Family Fundamentals - Brett Mathews

Brett Mathews, First Lieutenant, Nuclear Missileer, U.S. Air Force, 1996-1998

I am still living in Los Angeles, recovering from injuries I received in a car accident in July of 2000. I'm working as a handyman, and doing pretty well. I was hoping that the film would bring me and my family closer together, and that we would be able to find common ground through our participation in it. I'm sorry to say that it kind of backfired. When they backed out, it kind of separated us even further. I still speak to my family sporadically, but their overall views of homosexuality have not changed.

I am getting over the hurt and the disappointment here to a certain extent, and have made a lot of new friends and met people in a support group to kind of fill the gap over the last three years. I am not active in church at the moment, so I try to foster some spirituality, and I always try to keep my special relationship with God.

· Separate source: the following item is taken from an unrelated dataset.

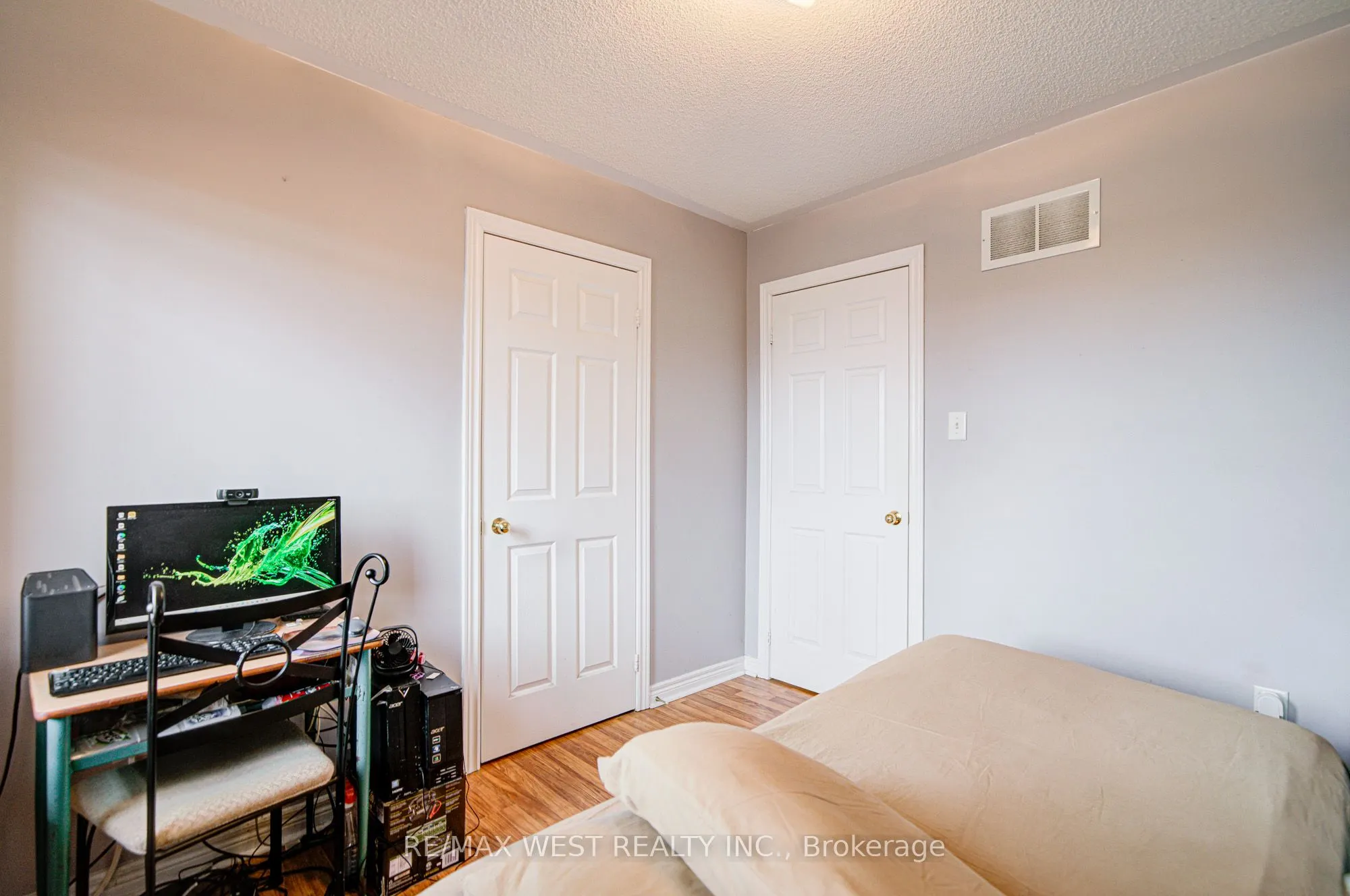 12 Eaglefield Gate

The film had its world premiere screening at the Sundance Film Festival in 2002, which is in Park City, Utah, 50 miles away from my parents' place, and also close to the headquarters of the LDS Church. When the film screened there, one of the newspapers carried a front-page article about the film, with a large photo of me in my uniform. It was a scary thing to go home to Utah and have everyone know so much about me. I was afraid the Church would ask to respond in kind, or possibly excommunicate me. They didn't do anything, though. I continue to have my membership in the Church, although I am not active.

No one in my immediate or extended family has seen the film. Arthur Dong even offered to fly me and him back to Salt Lake City one more time, if they would allow him to film some kind of comments after they'd seen it, and they declined.

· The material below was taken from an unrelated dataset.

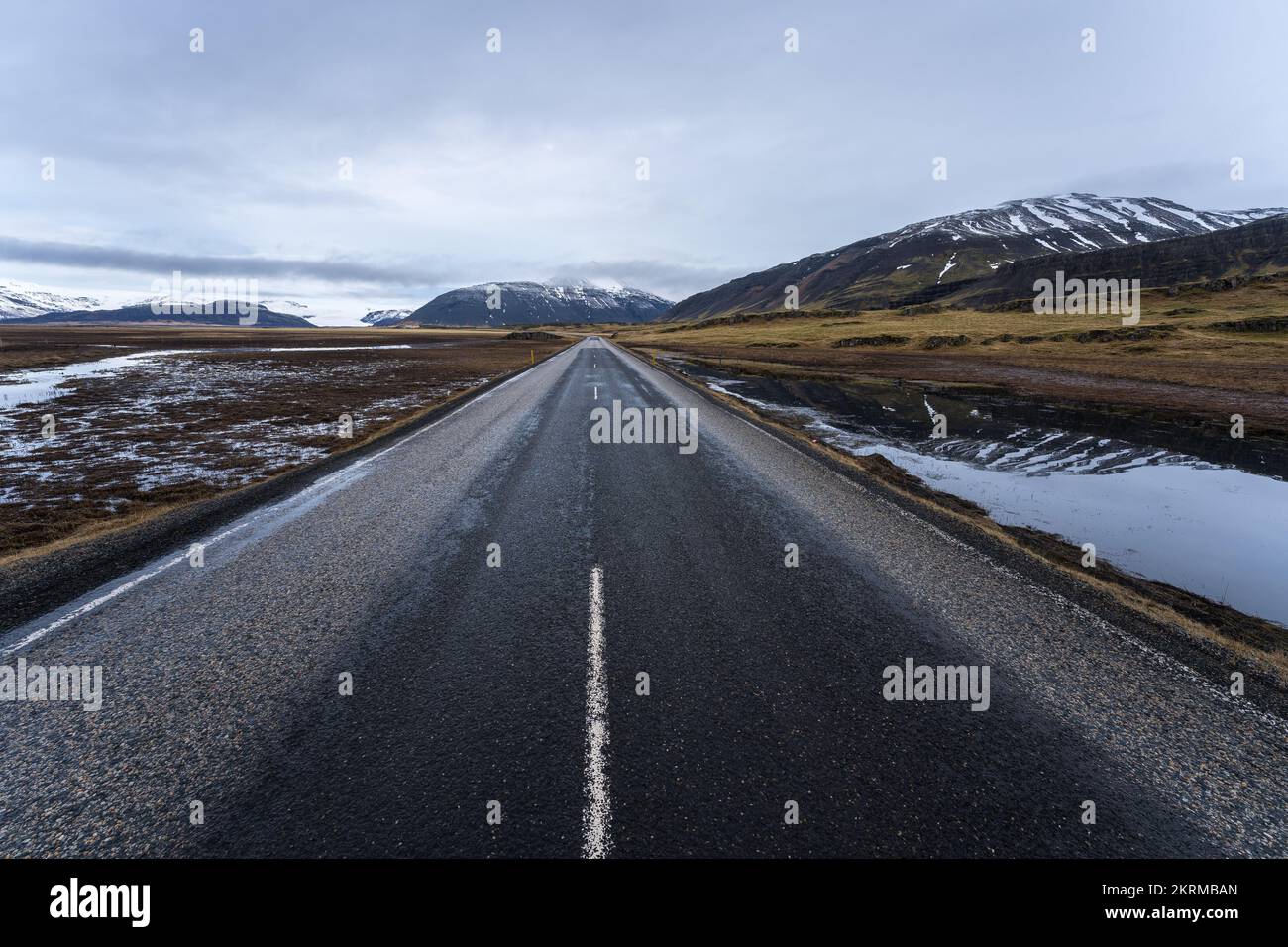 Long road surrounded high hi-res stock photography and images - Alamy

After the accident, I had to cut back on my outreach and community speaking engagements, but I did get to travel with the film a little bit. It was extremely rewarding doing the question and answer sessions and getting the love and support of so many people. Overall the response to the film has been very rewarding. One of the screenings that took place down in SLC itself, hundreds of people waited out in a snowstorm for tickets, and they had to turn away 500 people, and the majority of those people waited there until after it was over to show their support. That was overwhelming and incredible.